====== Document segment
Wednesday, September 26, 2007

Unexpected Roads Happily Traveled

Robert C. Merton, winner of The Sveriges Riksbank Prize in Economic Sciences in Memory of Alfred Nobel 1997 (sometimes incorrectly known as the Nobel Prize in Economics wrote with what in retrospect might have an ironic ring:
"It was deliciously intense and exciting to have been a part of creating LTCM (Long-Term Capital Management). For making it possible, I will never be able to adequately express my indebtedness to my extraordinarily talented LTCM colleagues. The distinctive LTCM experience from the beginning to the present characterizes the theme of the productive interaction of finance theory and finance practice. Indeed, in a twist on the more familiar version of that theme, the major investment magazine, Institutional Investor characterized the remarkable collection of people at LTCM as "The best finance faculty in the world." In long retrospect, unexpected roads happily traveled"."

http://nobelprize.org/nobel_prizes/economics/laureates/1997/merton-autobio.html



6 comments:

Myrtle Blackwood said...

The 'Sveriges Riksbank' Prize in Economic Sciences.

Surely they meant the 'Sovereign Riskbank' Prize in Con-omic Sciences?

Econoclast said...
============
====== Stored rows
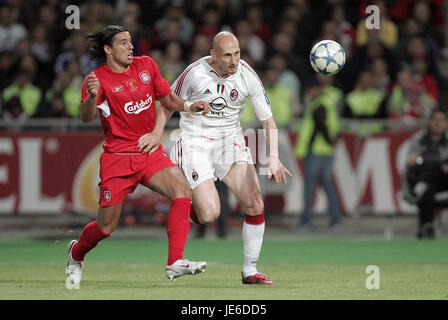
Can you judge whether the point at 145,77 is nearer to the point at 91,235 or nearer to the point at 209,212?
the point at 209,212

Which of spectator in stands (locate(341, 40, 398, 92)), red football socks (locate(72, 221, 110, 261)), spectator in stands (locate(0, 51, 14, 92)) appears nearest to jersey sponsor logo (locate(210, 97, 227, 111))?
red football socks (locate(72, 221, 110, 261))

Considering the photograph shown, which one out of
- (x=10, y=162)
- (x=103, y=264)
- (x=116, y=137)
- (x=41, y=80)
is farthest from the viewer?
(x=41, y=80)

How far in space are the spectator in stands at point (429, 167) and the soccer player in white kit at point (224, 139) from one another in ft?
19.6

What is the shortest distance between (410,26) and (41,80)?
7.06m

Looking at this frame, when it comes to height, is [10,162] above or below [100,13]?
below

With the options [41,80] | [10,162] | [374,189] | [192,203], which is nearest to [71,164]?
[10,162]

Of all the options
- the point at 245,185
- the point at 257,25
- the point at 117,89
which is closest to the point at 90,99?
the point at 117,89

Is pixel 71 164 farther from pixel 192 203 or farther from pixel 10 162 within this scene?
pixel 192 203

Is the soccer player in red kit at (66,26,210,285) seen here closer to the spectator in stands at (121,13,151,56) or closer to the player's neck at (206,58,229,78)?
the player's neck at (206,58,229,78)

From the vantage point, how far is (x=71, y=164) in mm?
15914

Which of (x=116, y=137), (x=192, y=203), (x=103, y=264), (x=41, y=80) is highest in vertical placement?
============
Requests —
1. In the blog post about Robert C. Merton, what did Institutional Investor call the people at LTCM?
2. How many lines of the entries contain the word "this"? Reply with the number alone.

Outputs for the tasks —
1. "The best finance faculty in the world."

2. 2